Because those prosecuted and convicted under H.R. 3537 could be subject to criminal fines, the federal government might collect additional fines if the legislation is enacted. Criminal fines are recorded as revenues, deposited in the Crime Victims Fund, and later spent. CBO expects that any additional revenues and direct spending would not be significant because of the small number of cases likely to be affected.
H.R. 3537 contains no intergovernmental mandates as defined in the Unfunded Mandates Reform Act (UMRA) and would impose no costs on state, local, or tribal governments.

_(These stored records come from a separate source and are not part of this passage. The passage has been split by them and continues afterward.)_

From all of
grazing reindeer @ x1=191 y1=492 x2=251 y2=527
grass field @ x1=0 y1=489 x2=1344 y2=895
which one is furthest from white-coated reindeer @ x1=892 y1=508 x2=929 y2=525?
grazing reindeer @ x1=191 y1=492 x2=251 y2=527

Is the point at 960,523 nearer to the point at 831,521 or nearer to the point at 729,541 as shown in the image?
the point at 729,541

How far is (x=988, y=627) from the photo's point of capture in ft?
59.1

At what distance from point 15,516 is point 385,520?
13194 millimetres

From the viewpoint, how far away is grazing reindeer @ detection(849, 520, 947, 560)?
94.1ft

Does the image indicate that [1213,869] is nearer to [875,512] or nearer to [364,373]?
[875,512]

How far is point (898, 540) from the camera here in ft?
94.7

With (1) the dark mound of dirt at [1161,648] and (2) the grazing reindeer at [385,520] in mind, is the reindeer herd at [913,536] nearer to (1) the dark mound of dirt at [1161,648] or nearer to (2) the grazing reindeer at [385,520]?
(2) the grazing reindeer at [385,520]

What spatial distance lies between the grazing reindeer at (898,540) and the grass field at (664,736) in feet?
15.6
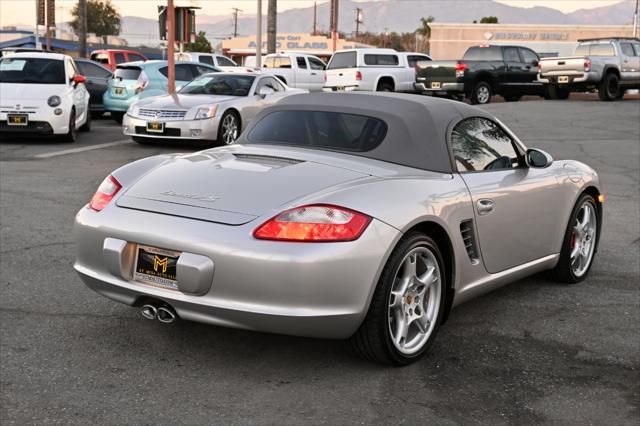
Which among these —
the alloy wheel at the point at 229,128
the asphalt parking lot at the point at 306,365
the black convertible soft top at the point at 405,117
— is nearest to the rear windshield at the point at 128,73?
the alloy wheel at the point at 229,128

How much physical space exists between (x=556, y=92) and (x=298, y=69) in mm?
8418

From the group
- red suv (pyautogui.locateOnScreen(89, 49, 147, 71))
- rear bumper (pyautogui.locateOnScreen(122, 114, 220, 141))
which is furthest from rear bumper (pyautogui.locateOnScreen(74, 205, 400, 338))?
red suv (pyautogui.locateOnScreen(89, 49, 147, 71))

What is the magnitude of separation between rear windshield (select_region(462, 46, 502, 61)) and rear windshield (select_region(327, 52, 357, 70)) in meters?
3.74

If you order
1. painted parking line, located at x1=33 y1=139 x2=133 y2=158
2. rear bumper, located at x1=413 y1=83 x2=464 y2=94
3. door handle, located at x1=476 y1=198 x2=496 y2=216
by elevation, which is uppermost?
door handle, located at x1=476 y1=198 x2=496 y2=216

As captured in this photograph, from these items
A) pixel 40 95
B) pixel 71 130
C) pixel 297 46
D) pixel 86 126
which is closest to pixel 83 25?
pixel 86 126

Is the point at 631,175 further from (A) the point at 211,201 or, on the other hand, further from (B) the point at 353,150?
(A) the point at 211,201

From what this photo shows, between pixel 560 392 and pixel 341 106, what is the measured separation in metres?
2.12

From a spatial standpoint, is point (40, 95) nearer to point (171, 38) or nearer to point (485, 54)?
point (171, 38)

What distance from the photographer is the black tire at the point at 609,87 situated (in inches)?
1041

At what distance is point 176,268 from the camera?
13.6ft

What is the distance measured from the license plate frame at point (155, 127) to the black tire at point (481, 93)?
14.3 m

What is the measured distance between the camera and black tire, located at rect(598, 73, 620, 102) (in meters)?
26.4

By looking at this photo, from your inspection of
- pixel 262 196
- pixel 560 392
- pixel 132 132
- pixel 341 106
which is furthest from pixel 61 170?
pixel 560 392

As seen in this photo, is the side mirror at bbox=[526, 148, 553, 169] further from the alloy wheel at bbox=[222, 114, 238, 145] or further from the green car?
the green car
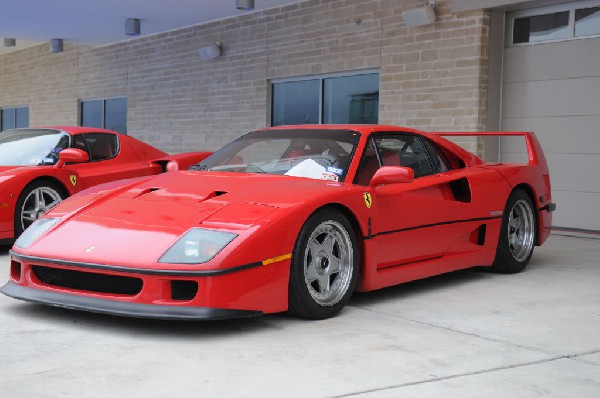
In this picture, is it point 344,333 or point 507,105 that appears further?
point 507,105

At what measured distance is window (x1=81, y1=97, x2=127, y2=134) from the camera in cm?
1797

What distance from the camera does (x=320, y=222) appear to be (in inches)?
175

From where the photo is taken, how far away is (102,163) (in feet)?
26.9

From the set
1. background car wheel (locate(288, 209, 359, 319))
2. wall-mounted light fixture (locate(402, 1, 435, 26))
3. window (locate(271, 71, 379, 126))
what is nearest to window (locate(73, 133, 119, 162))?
background car wheel (locate(288, 209, 359, 319))

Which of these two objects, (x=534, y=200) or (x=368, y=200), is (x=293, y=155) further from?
(x=534, y=200)

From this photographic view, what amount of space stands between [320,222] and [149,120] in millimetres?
12866

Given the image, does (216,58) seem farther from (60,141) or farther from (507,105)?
(60,141)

H.R. 3537 would impose a private-sector mandate, as defined in UMRA, on anyone that handles the chemical compounds that the bill would add to schedule I of the Controlled Substances Act. That act prohibits the unregistered possession of schedule I substances. Thus, the bill would require individuals and facilities that wish to handle those chemicals to register (or update their existing registration) with the Drug Enforcement Administration (DEA) and to comply with the regulatory controls that apply to schedule I substances. Researchers investigating some of the synthetic compounds listed in the bill have already registered because the compounds have been temporarily placed under Schedule I by DEA. According to DEA, in 2015 about 400 active researchers were registered to conduct research with schedule I substances. CBO found only a small number of references to studies involving some of the compounds in the scientific and medical literature. Consequently, CBO expects that only a small number of researchers would be affected by the bill. Because the cost to obtain or update a registration would be relatively small, CBO estimates that the cost of the mandate would fall below the annual threshold established in UMRA for private-sector mandates ($154 million, adjusted annually for inflation).